What the task asks :: Exactly and only the lines below from the one containing "Man facing mountains" down to the one containing "Stock Photo: Happy" are wanted, both included; please exclude every picture.

##########

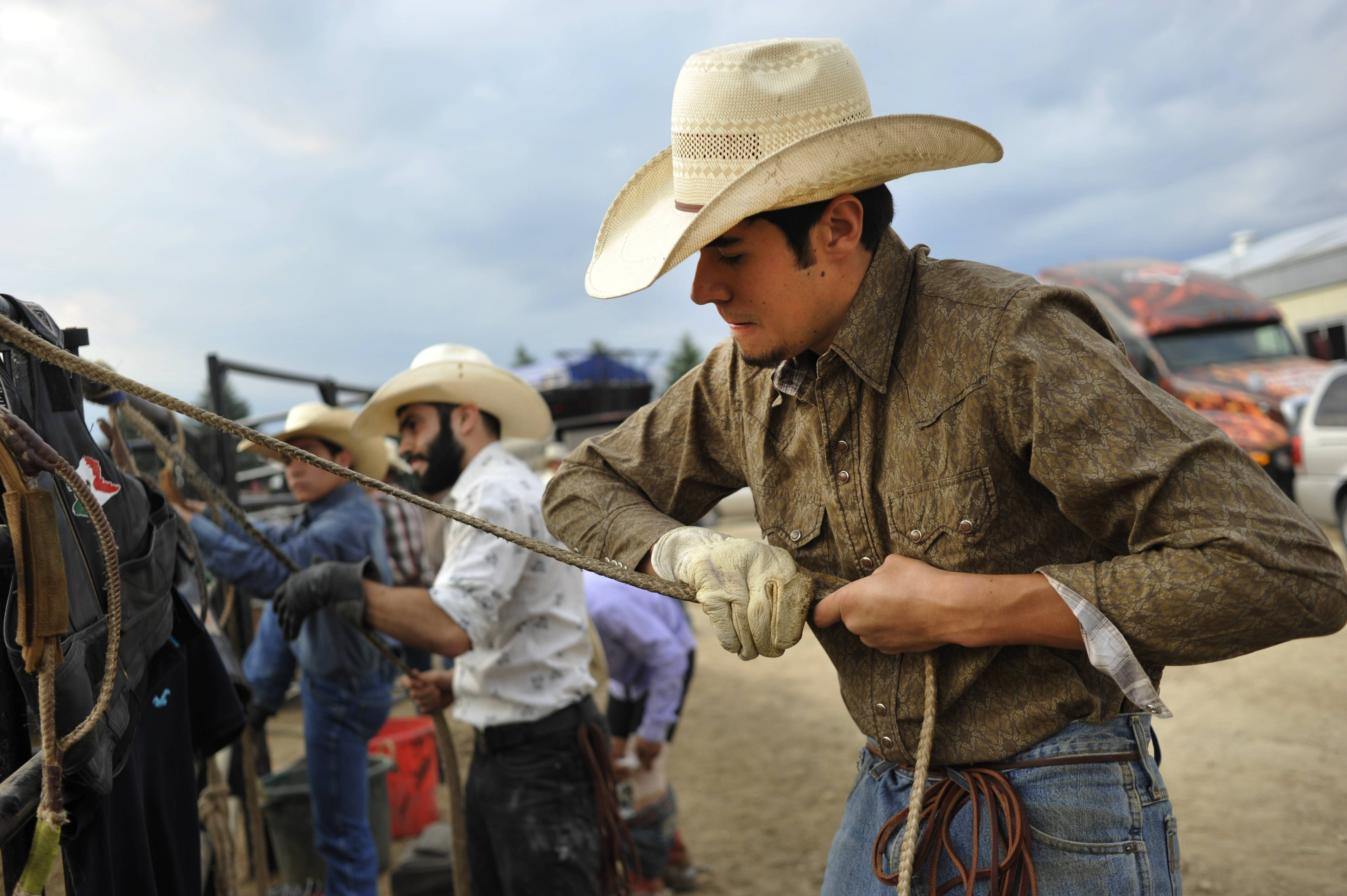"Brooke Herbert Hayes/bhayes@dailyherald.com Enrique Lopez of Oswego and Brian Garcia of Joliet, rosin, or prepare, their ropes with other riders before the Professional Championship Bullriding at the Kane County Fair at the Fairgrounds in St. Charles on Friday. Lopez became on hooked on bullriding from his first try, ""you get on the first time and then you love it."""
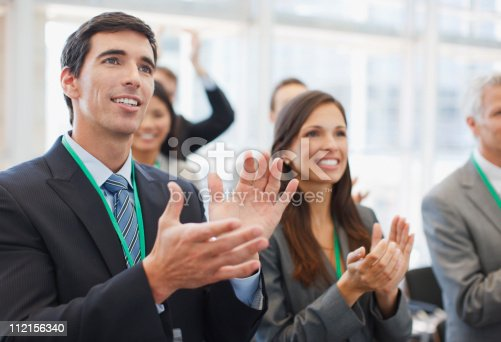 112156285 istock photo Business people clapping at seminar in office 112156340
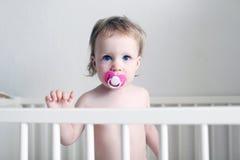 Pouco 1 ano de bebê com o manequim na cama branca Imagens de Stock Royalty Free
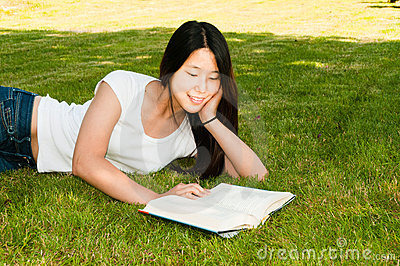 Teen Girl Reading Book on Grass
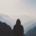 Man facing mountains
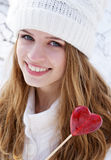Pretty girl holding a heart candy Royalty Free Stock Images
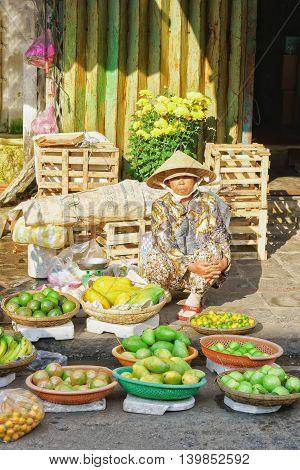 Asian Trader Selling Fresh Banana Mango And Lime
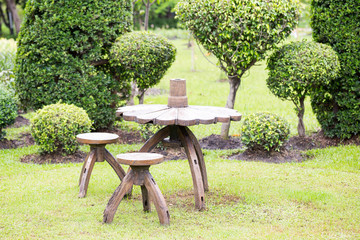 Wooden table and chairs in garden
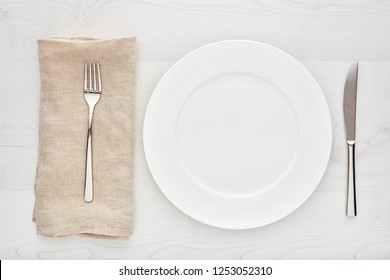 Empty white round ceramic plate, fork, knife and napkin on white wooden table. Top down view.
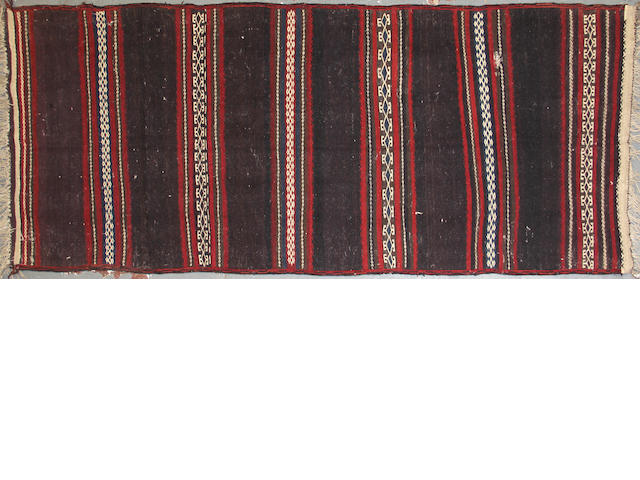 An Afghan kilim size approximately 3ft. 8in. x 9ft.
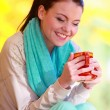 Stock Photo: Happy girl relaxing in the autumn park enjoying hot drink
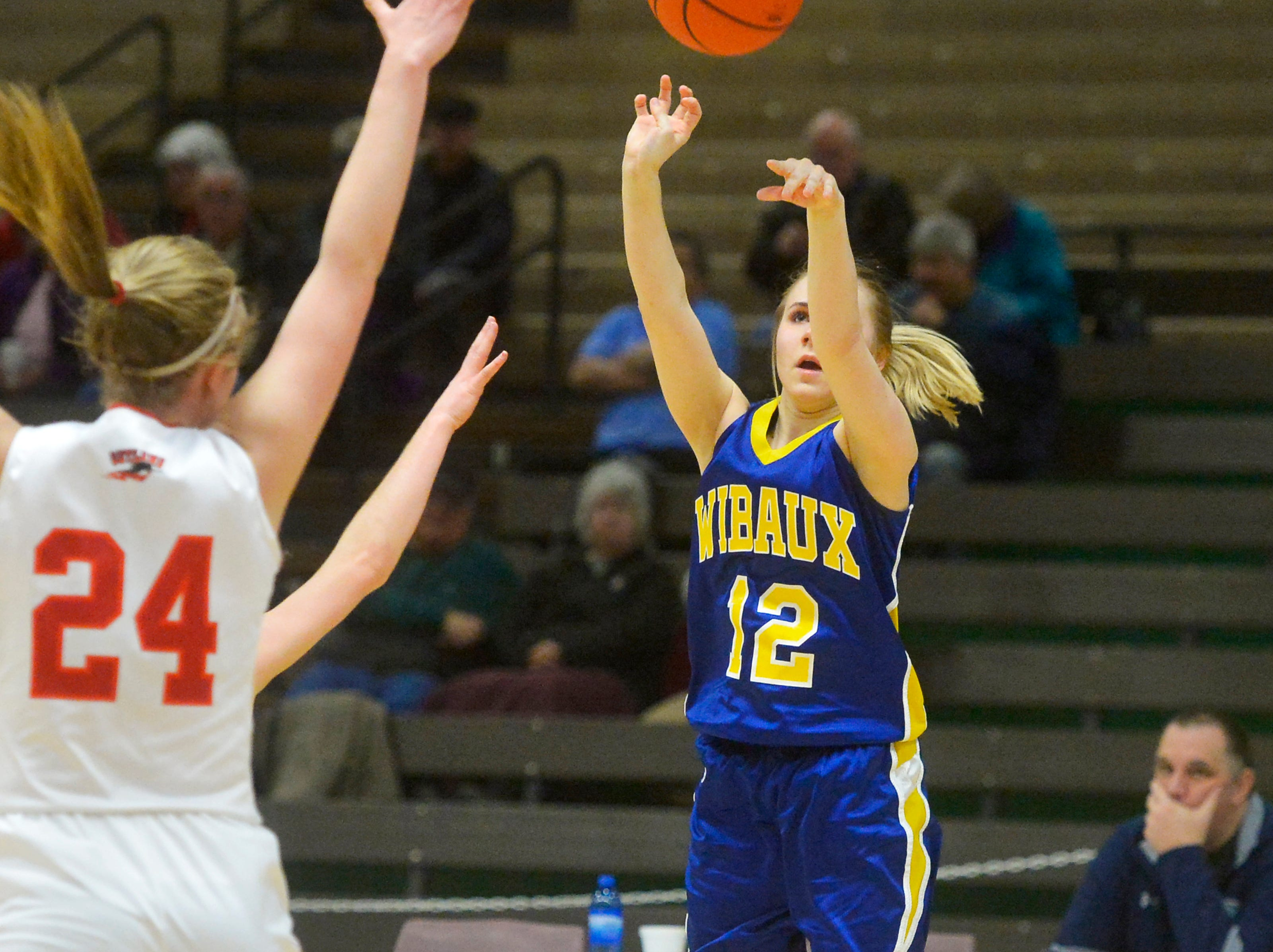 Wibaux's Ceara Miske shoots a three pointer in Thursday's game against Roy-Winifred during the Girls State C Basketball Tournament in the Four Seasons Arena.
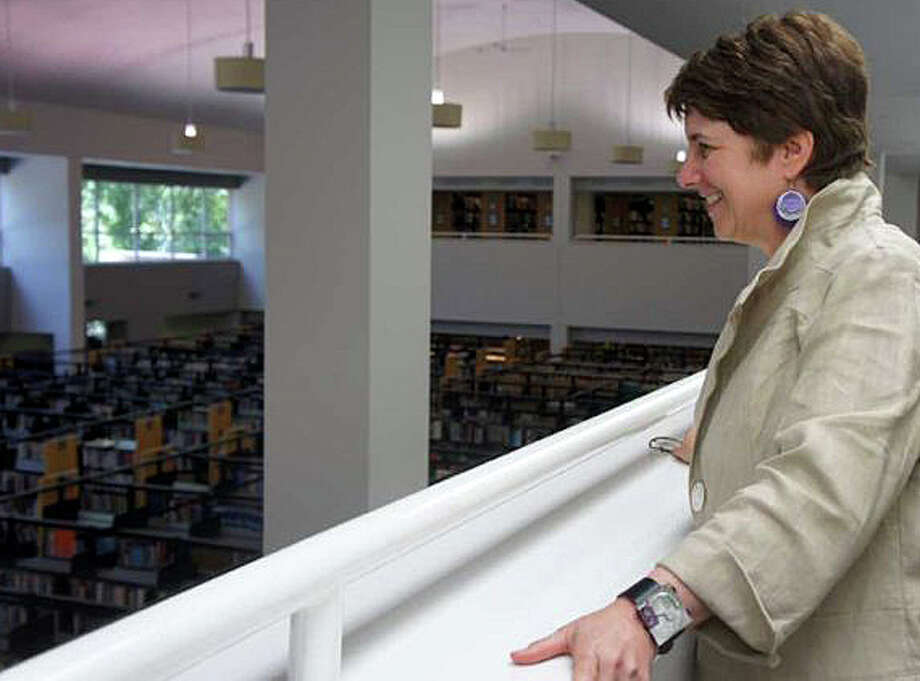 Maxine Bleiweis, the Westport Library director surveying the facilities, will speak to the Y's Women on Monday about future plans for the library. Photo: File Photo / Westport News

##########

Task solution ::
 Man facing mountains
Pretty girl holding a heart candy Royalty Free Stock Images
 Asian Trader Selling Fresh Banana Mango And Lime
 Wooden table and chairs in garden
 Empty white round ceramic plate, fork, knife and napkin on white wooden table. Top down view.
 An Afghan kilim size approximately 3ft. 8in. x 9ft.
 Stock Photo: Happy girl relaxing in the autumn park enjoying hot drink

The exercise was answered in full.